Start of DATA FOR THIS TASK
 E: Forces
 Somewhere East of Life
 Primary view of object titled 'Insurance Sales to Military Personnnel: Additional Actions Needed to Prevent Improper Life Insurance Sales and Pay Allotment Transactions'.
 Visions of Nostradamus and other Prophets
End of DATA FOR THIS TASK
Start of DATA FOR THIS TASK
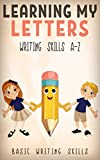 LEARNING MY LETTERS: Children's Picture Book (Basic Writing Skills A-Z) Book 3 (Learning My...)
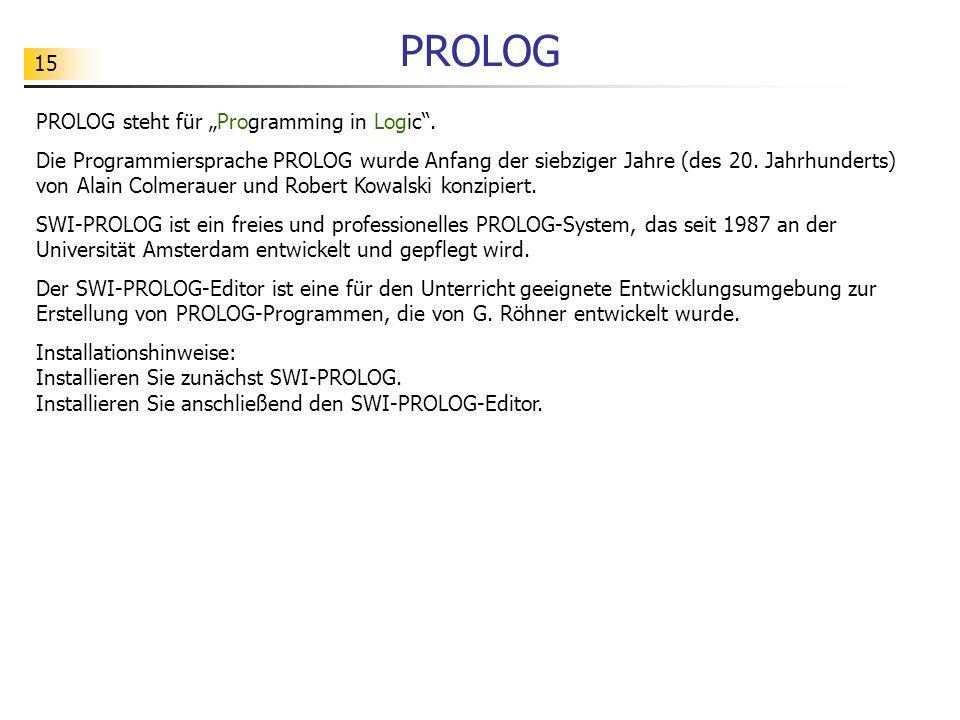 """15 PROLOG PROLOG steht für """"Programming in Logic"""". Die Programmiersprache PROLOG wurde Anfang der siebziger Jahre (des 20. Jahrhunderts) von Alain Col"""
End of DATA FOR THIS TASK
• [TASK INSTRUCTIONS] Above are the records. Copy only the lines from the one with "LEARNING MY LETTERS: Children's" through the one with "PROLOG PROLOG steht", exactly, with no pictures.

• [RESPONSE FOR THIS EXERCISE]
 LEARNING MY LETTERS: Children's Picture Book (Basic Writing Skills A-Z) Book 3 (Learning My...)
 """15 PROLOG PROLOG steht für """"Programming in Logic"""". Die Programmiersprache PROLOG wurde Anfang der siebziger Jahre (des 20. Jahrhunderts) von Alain Col"""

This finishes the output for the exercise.